If you knew Marcel Carné at all, it would be for his classic doomed romance Les Enfants du Paradis, famously filmed in harrowing circumstances as the Nazis occupied Paris during World War Two. And if you knew that, you would doubtless know his other works from the thirties which went some way to establishing the basics of film noir in the next decade, but Drole de Dame was a different kettle of fish entirely. As if he were a great tragedian wishing to prove himself equally adept at getting the laughs from the audience as he was the tears, this little item demonstrated his would-be flair for comedy, not his accustomed forte.

It was essentially a farce at the expense of their neighbours across the Channel, sending up the petty class obsessions and the double standards of British society as Carné and his writer Jacques Prévert saw them (drawn from a novel of the day), but for most the reaction would not be "Ah! Bravo monsieurs! You have skewered an entire nation's mores and foibles!" but more "WTF?" as the plot wound its way around an escalating series of bizarre events (it's sometimes titled Bizarre, Bizarre for foreign audiences after an all too apt line of dialogue halfway through). One thing everyone agreed on was the cast were on excellent form, so if you were increasingly baffled you would still appreciate the skill.

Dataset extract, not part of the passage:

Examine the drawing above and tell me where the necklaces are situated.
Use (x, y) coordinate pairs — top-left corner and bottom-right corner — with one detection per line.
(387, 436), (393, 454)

And who knows, maybe laugh too? Although you had the impression of a willing bunch of actors working wonders with slightly below par material, when this was funny it was very funny, and when it was bizarre it was certainly strange in an almost alien fashion, whether that be from culture shock or the passing of the years, but few in Britain would recognise the fanciful version of their homeland in this, even allowing for the remove of a century or so. Presumably this had the French rolling in the aisles, but for example the milkman who makes deliveries sporting a top hat and furnishes the Molyneux household with hundreds of bottles which nobody seems to drink was less satire and more curious in its references to a line of humour difficult to fathom.

Or perhaps they were just being silly, this was supposed to make you chortle after all, so when Soper's crusade against pulp fiction goes off the rails, so do the lives of almost everyone else as Irwin, who frets lovingly over his momosas (which he has managed to get drunk somehow), finds himself at the centre of a real life murder plot when the population believe he has killed his wife Margaret (Françoise Rosay), who likes the idea of anonymity but necessitates the use of a false beard on Irwin so he can disguise himself, even though it's blatantly him beneath the whiskers. Just when you thought you were gaining a foothold in this, a vegetarian murderer who loves animals but thinks nothing of bumping off butchers who kill them for meat pops up and becomes the best friend Irwin has ever had, and so it goes on, like a vintage, Gallic Monty Python sketch as Soper ends up dressed as a Scotsman and passersby are coshed for their buttonholes to collect a flower arrangement. True, this is amusing, but quite what they were getting at resides with the filmmakers. Music by Maurice Jaubert.